Copy the items from the line containing "Is mountain bike" through the end of the items, replacing "knee" with "handlebar" and leaving everything else unchanged.

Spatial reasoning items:
★ ★ ★ ★

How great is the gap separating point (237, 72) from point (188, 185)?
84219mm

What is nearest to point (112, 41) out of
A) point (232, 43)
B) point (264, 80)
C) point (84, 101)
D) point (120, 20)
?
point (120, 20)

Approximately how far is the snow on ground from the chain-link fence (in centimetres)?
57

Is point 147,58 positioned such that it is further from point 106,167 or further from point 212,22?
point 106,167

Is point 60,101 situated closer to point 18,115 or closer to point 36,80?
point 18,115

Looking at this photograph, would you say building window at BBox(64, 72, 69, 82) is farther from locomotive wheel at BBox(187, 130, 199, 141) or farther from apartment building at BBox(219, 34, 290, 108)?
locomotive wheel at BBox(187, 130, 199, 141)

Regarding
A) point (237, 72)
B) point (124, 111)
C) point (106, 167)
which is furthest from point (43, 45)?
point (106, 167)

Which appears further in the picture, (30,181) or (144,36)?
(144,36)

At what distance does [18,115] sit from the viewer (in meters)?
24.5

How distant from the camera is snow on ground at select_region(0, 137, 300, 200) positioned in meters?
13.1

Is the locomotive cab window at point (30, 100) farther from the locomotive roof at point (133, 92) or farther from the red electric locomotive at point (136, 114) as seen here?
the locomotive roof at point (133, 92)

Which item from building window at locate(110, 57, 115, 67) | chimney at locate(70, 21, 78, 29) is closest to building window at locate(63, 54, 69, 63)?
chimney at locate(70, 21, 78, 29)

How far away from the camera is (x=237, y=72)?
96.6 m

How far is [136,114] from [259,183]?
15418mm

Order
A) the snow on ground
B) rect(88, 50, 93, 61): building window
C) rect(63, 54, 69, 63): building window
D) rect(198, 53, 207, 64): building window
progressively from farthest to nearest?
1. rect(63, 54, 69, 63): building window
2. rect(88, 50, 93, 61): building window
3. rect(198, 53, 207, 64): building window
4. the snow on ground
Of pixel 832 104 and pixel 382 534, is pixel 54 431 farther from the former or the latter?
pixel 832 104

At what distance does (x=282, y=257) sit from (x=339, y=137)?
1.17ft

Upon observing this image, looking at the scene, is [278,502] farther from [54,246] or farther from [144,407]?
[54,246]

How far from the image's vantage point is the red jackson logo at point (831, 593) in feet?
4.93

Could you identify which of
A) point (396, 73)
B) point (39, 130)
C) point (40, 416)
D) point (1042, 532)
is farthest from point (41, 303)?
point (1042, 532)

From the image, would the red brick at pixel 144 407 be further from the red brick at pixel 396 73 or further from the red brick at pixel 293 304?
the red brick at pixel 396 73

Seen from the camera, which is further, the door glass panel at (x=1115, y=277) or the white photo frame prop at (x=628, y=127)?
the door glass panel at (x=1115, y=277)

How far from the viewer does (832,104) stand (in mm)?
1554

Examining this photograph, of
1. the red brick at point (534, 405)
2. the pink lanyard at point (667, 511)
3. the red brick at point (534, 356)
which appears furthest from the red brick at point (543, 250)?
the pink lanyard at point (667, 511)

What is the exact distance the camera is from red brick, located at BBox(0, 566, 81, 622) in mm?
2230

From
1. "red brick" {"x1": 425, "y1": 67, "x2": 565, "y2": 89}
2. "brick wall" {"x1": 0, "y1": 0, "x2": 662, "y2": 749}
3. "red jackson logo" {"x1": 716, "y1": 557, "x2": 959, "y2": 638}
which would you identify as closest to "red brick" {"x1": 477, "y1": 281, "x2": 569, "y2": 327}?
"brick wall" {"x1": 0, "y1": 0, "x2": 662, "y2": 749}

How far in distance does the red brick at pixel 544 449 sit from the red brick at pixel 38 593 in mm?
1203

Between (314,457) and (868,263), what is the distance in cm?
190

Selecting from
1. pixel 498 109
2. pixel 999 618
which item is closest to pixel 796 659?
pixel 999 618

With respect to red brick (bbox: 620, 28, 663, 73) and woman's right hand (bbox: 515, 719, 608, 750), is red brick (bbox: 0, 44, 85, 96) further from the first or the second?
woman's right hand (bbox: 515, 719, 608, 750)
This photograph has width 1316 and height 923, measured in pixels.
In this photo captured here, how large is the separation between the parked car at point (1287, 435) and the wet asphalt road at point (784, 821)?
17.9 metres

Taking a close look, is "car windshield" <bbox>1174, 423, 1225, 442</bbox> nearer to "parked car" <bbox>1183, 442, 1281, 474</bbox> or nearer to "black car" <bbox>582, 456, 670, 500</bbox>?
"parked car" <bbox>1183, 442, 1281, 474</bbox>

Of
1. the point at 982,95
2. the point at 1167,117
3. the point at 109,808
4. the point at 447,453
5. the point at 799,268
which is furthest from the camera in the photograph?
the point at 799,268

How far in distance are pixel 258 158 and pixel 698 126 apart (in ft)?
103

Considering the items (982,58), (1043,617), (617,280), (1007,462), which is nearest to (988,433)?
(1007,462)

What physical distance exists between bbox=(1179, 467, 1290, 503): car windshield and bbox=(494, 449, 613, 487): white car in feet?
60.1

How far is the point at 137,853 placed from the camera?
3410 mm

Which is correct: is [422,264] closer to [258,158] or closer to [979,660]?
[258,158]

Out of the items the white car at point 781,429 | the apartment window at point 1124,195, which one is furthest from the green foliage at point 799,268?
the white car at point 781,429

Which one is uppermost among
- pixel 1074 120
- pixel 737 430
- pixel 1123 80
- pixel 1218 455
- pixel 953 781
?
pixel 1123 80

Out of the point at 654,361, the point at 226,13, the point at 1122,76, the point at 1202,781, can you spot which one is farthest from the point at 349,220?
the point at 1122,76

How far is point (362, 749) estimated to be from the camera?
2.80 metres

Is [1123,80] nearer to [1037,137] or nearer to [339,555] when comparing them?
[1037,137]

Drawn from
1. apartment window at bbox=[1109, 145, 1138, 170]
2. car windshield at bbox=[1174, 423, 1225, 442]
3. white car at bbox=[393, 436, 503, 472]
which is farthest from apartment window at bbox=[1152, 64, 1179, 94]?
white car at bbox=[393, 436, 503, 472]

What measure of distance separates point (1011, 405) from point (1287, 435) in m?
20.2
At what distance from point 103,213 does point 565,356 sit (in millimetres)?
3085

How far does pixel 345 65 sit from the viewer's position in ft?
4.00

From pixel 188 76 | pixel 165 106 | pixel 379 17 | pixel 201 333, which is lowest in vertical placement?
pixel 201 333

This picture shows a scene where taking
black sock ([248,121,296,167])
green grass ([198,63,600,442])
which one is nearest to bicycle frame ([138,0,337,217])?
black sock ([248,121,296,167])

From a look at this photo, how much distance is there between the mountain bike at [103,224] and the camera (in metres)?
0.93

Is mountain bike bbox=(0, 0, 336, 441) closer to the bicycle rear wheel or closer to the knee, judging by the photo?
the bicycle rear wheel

★ ★ ★ ★

- _CORRECT ANSWER_
Is mountain bike bbox=(0, 0, 336, 441) closer to the bicycle rear wheel or closer to the handlebar, judging by the photo?
the bicycle rear wheel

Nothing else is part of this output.